About this task ▸ Copy the lines below verbatim. Begin with the first and end with the line containing "Researchers investigated innate".
···
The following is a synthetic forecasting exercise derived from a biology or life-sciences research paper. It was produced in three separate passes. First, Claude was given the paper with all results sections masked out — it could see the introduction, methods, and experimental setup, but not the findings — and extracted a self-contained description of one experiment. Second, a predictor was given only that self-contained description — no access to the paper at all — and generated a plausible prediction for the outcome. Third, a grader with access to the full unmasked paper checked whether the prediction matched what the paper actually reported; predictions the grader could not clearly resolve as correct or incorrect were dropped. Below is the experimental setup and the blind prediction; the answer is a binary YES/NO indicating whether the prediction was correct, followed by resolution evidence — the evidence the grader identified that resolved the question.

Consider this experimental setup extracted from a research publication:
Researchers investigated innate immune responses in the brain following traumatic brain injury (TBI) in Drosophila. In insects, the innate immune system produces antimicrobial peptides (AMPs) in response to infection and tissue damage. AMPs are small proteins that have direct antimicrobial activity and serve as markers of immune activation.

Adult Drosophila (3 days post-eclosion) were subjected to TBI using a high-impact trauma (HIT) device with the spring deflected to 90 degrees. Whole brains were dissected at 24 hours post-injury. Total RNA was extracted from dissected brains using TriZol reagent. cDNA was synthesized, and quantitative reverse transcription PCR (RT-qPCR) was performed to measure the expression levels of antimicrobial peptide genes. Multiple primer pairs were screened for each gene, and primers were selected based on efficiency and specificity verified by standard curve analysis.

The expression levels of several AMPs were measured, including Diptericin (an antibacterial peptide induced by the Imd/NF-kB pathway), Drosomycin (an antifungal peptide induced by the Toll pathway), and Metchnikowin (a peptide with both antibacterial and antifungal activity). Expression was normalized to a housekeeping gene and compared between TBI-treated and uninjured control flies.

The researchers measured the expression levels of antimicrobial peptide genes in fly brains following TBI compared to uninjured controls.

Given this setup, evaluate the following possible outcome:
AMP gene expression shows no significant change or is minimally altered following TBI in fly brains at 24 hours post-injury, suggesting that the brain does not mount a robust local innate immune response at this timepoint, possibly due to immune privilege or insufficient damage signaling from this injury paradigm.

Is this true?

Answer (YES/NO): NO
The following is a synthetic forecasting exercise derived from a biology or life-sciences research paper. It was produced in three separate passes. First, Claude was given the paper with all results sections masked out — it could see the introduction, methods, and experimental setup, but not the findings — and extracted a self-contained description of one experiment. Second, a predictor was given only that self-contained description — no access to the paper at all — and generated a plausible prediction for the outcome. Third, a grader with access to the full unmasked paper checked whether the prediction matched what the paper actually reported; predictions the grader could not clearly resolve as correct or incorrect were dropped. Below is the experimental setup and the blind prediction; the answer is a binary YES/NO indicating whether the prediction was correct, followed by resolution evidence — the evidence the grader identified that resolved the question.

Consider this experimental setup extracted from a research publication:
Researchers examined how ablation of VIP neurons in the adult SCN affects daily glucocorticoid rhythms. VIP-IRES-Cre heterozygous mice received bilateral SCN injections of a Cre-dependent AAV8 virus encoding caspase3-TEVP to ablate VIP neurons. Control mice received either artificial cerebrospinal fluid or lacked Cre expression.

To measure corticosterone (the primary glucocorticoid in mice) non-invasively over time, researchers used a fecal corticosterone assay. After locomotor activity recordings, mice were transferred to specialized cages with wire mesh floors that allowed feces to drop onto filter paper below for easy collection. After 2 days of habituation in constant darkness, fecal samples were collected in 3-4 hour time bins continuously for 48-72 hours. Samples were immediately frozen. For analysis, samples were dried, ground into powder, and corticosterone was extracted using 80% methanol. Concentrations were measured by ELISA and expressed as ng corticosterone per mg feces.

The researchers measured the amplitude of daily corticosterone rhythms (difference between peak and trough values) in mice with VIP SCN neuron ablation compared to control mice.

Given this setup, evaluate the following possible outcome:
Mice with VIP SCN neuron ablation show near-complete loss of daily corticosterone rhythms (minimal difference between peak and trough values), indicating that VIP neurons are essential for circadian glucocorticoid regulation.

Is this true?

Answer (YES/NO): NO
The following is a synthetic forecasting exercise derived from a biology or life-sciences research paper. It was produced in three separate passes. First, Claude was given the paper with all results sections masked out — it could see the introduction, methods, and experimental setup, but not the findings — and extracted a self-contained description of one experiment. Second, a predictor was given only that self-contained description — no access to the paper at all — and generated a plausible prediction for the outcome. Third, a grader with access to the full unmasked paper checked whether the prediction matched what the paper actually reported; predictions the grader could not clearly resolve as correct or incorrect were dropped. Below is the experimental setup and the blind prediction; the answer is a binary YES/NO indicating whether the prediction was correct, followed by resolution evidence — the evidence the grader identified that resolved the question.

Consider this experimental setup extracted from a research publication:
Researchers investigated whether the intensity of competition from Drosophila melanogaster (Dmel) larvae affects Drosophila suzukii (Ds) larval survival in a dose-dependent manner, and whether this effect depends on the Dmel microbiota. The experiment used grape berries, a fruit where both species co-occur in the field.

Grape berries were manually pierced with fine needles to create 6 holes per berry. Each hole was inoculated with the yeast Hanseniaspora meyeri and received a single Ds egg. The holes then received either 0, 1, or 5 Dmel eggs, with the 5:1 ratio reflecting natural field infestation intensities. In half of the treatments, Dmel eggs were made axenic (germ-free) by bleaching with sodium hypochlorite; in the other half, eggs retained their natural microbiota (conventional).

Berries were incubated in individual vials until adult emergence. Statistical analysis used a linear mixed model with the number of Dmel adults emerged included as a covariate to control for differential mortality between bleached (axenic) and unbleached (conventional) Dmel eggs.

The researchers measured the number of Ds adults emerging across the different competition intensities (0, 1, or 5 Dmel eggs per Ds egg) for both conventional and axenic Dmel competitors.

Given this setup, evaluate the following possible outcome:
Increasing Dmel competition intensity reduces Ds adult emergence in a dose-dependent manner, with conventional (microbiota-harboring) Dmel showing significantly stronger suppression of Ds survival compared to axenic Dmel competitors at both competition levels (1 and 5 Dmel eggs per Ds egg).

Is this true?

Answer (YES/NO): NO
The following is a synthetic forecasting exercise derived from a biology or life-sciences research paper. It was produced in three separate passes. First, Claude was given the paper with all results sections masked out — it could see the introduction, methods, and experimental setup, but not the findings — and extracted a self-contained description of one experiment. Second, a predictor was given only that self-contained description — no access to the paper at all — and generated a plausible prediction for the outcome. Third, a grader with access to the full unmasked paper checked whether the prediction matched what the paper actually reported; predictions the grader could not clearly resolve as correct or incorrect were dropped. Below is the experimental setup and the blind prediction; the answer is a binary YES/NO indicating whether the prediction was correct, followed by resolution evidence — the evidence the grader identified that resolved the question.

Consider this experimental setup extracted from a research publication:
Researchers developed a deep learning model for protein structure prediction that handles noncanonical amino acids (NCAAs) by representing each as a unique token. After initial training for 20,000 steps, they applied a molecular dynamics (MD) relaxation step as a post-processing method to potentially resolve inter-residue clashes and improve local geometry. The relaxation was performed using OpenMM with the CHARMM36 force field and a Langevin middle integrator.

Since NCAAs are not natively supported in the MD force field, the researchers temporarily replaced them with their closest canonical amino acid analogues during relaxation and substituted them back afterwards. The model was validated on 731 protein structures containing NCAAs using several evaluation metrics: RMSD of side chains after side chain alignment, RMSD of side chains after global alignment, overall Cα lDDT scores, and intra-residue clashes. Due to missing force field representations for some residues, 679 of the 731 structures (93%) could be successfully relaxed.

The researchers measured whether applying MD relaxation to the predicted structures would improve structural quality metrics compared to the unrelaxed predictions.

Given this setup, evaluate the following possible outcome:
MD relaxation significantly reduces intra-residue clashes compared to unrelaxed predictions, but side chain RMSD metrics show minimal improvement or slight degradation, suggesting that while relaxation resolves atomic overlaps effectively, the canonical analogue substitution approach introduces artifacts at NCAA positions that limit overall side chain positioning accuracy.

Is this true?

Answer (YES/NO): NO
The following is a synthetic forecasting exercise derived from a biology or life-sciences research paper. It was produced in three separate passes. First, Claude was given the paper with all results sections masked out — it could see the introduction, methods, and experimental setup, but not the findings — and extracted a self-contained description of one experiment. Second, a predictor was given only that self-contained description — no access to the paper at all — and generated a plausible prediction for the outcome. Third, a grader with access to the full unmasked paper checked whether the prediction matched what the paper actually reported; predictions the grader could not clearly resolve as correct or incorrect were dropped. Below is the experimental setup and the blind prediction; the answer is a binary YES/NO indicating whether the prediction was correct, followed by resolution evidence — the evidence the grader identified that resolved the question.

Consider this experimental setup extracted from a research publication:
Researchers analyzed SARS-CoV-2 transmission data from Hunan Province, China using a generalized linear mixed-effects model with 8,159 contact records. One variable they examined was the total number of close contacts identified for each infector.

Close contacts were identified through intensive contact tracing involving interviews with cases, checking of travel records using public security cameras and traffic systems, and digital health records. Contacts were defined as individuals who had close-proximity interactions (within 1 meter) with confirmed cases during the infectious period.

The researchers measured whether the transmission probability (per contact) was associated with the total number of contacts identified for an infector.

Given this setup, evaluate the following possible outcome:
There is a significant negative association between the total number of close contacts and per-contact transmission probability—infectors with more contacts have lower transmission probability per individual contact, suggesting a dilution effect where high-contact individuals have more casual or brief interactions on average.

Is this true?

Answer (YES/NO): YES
···
Answer for the task ▸
The following is a synthetic forecasting exercise derived from a biology or life-sciences research paper. It was produced in three separate passes. First, Claude was given the paper with all results sections masked out — it could see the introduction, methods, and experimental setup, but not the findings — and extracted a self-contained description of one experiment. Second, a predictor was given only that self-contained description — no access to the paper at all — and generated a plausible prediction for the outcome. Third, a grader with access to the full unmasked paper checked whether the prediction matched what the paper actually reported; predictions the grader could not clearly resolve as correct or incorrect were dropped. Below is the experimental setup and the blind prediction; the answer is a binary YES/NO indicating whether the prediction was correct, followed by resolution evidence — the evidence the grader identified that resolved the question.

Consider this experimental setup extracted from a research publication:
Researchers investigated innate immune responses in the brain following traumatic brain injury (TBI) in Drosophila. In insects, the innate immune system produces antimicrobial peptides (AMPs) in response to infection and tissue damage. AMPs are small proteins that have direct antimicrobial activity and serve as markers of immune activation.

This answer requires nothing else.